_Your instructions_
The output is the lines below from the one with "PG头、螺丝等全采用316L不锈钢材质。" through the one with "使用CREE或Edison光", both included, printed exactly and with no other line.

_Data in this exercise_
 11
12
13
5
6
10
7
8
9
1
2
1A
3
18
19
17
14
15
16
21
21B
* * *
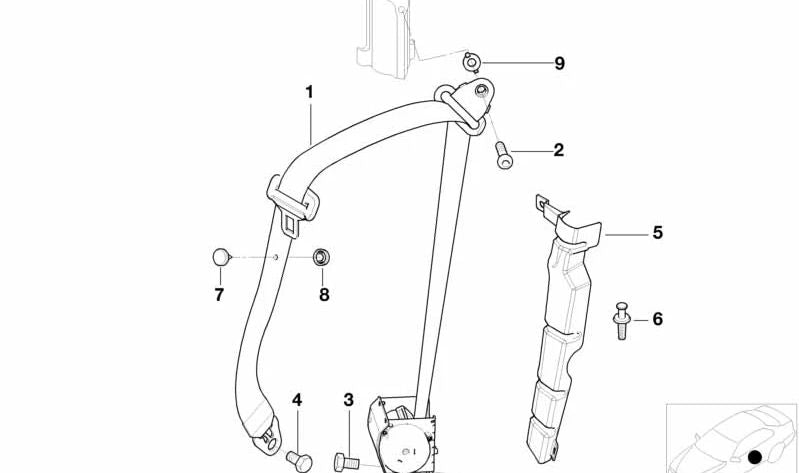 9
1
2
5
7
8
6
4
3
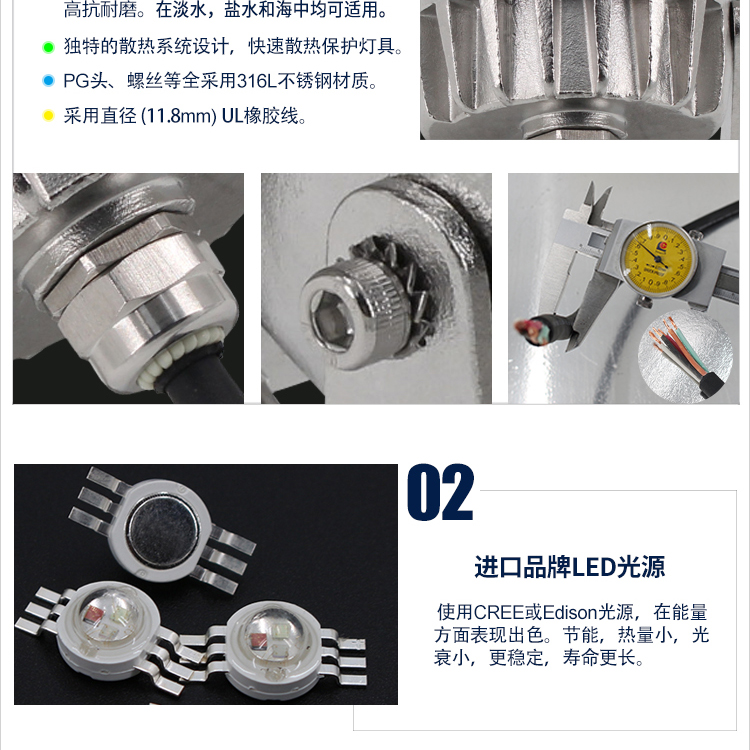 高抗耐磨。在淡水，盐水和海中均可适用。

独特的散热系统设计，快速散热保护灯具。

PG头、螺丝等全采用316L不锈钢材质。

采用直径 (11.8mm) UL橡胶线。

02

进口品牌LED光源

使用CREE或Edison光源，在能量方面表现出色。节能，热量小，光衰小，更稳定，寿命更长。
...
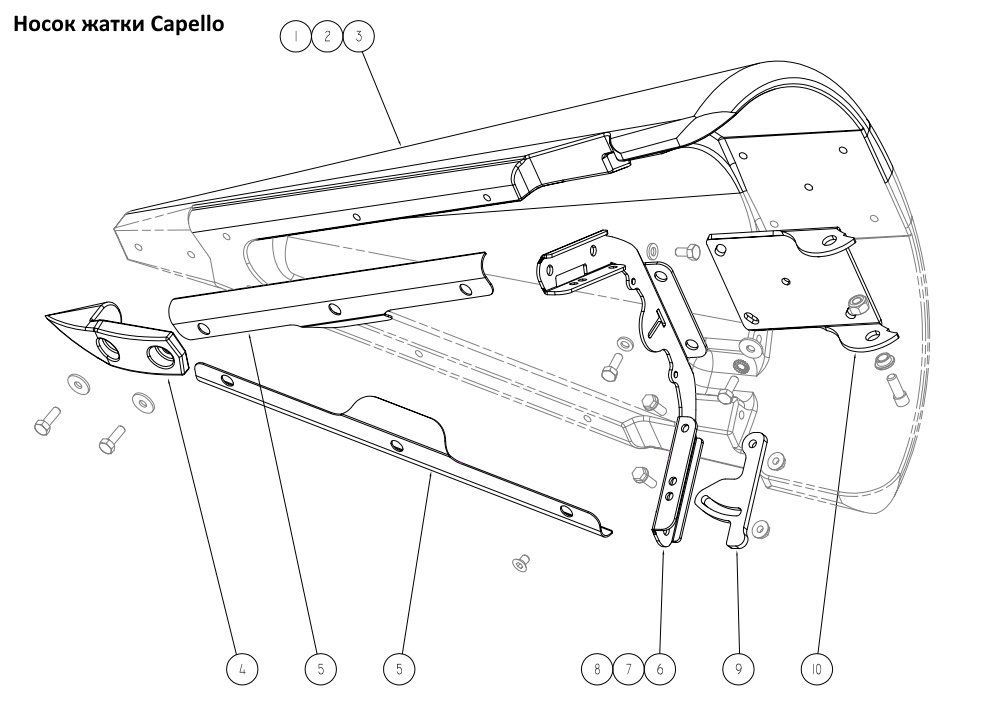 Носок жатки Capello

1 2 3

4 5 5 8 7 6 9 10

_Reply to the task_
PG头、螺丝等全采用316L不锈钢材质。

采用直径 (11.8mm) UL橡胶线。

02

进口品牌LED光源

使用CREE或Edison光源，在能量方面表现出色。节能，热量小，光衰小，更稳定，寿命更长。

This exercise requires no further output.